A vertical girdle fabric in the NorthGRIP deep ice core, North Greenland 

Annals of Glaciology, 35, p. 515-520, 2002 

Y. Wang, J. Kipfstuhl, H. Miller
Department of Geophysics/Glaciology, Alfred Wegener Institute for Polar and Marine Research, P.O. Box 120161, D-27515 Bremerhaven, Germany.
T. Thorsteinsson
Department of Geophysics, Science Institute, University of Iceland, Dunhaga 3, IS-107 Reykjavik, Iceland.
D. Dahl-Jensen
Geofysisk Afdeling, Niels Bohr Instituttet for Astronomi, Fysik og Geofysik, Københavns Universitet
H. Shoji
New Energy Resources Research Center, Kitami Institute of Technology, 165 Koen-cho, Kitami 090-8507, Japan.

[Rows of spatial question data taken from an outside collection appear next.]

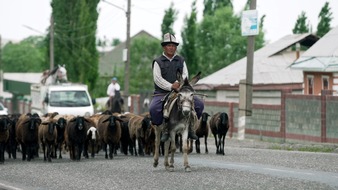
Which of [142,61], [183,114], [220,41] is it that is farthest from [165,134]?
[142,61]

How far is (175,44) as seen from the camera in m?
19.5

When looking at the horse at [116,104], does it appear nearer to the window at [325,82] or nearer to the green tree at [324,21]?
the window at [325,82]

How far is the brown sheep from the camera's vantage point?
26.2 m

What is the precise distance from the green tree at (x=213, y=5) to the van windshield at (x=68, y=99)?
60.7 m

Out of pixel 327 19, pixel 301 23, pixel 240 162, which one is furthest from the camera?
pixel 301 23

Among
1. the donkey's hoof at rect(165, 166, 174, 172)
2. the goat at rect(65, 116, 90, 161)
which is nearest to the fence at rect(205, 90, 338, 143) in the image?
the goat at rect(65, 116, 90, 161)

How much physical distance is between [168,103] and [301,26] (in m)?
65.5

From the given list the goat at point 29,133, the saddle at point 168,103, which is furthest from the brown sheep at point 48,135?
the saddle at point 168,103

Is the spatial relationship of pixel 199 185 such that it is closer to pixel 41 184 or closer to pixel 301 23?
pixel 41 184

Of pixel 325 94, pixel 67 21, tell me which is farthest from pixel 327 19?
pixel 325 94

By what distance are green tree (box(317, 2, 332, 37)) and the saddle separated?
187ft

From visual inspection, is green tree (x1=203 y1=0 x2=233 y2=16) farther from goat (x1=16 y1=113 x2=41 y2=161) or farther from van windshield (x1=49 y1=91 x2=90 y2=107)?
goat (x1=16 y1=113 x2=41 y2=161)

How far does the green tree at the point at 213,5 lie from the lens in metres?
103

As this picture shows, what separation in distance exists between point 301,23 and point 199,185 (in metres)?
69.0
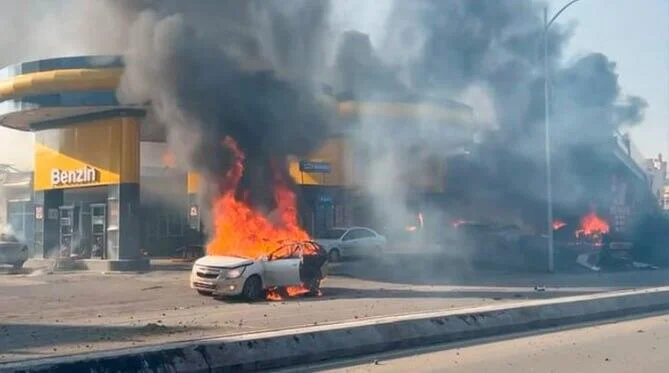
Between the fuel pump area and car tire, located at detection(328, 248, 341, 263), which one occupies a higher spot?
the fuel pump area

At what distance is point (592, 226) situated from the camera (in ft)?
119

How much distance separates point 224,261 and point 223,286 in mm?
592

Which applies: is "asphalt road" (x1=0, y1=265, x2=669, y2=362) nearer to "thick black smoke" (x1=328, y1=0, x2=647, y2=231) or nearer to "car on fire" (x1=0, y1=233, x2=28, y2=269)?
"car on fire" (x1=0, y1=233, x2=28, y2=269)

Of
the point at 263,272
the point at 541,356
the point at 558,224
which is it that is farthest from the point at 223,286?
the point at 558,224

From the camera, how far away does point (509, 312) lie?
12.3 metres

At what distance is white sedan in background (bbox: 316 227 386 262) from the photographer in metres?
31.2

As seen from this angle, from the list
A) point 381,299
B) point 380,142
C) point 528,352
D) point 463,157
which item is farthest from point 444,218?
point 528,352

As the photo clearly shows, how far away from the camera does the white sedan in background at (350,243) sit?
31234 mm

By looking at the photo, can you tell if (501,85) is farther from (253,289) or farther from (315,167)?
(253,289)

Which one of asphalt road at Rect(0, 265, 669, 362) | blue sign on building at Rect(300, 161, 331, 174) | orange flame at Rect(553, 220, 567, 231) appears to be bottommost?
asphalt road at Rect(0, 265, 669, 362)

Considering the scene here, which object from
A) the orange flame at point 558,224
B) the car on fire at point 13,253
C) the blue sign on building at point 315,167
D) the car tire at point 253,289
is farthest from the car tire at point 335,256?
the car tire at point 253,289

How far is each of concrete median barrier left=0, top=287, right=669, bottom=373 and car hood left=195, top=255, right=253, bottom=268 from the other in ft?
21.5

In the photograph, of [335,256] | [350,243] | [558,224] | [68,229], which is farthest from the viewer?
[558,224]

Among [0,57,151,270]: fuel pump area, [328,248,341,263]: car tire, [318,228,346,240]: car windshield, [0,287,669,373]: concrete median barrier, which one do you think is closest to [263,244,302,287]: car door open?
[0,287,669,373]: concrete median barrier
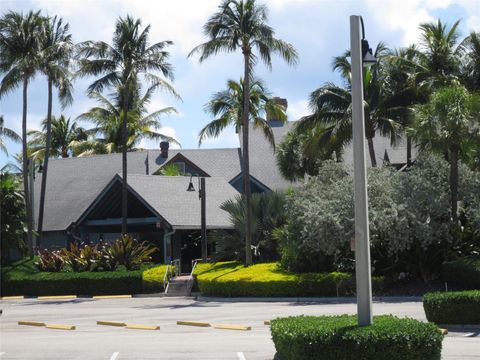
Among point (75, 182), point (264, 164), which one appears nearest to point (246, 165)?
point (264, 164)

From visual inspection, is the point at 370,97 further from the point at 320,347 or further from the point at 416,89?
the point at 320,347

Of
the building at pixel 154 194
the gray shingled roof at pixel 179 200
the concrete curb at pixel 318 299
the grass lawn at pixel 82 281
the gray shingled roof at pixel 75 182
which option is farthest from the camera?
the gray shingled roof at pixel 75 182

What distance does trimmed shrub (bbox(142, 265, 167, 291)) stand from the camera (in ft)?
116

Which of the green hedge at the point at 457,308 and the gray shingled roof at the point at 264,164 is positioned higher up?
the gray shingled roof at the point at 264,164

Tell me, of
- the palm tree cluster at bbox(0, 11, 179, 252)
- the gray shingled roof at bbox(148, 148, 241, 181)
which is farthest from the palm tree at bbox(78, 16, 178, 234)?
the gray shingled roof at bbox(148, 148, 241, 181)

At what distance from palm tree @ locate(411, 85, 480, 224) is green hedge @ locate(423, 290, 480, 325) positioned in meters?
10.7

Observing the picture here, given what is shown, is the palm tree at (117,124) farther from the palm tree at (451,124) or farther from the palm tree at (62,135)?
the palm tree at (451,124)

A high-resolution study of c-axis fabrics has been performed on the NorthGRIP deep ice core from North Greenland. A newly developed automatic ice-fabric analyzer has been used to measure c-axis orientations on vertical thin sections at 142 different depths between 100 and 2920 m in the core. Detailed comparison studies show that this new method produces results that are in full accordance with those obtained from conventional manual measurements. Fabric development in ice of the NorthGRIP core can be explained by rotation of c axes, controlled by the prevailing stress systems. In the upper 800 m the c axes appear to distribute uniformly, but in the depth interval 900-2500 m they tend to cluster around a vertical plane. This vertical girdle pattern is strengthened with depth, forming the first clear evidence of this fabric type in a Greenland deep ice core. Such fabric development has previously been observed in the Vostok ice core from East Antarctica, where converging flow is believed to occur. The most likely interpretation of the NorthGRIP girdle fabric is that the c axes are rotating away from a horizontal-tension axis across the main ice divide, which runs north-northwest-south-southeast through the NorthGRIP drilling site. This is supported by information available from surface velocity measurements. Within the girdle fabric, increased concentration of c axes parallel to the core axis is observed with increasing depth, indicating combined effects of vertical compression and horizontal tension on the fabric development. From about 2500 m depth, the girdle-type fabric starts to give way to a strong vertical single-maximum fabric, which persists to 2920 m depth, where drilling was terminated 150 m above bedrock in the year 2000. The single maximum seems to suggest that bed-parallel simple shear is exerting a strong influence on the fabric in the lowest part of the ice sheet down to 2920 m.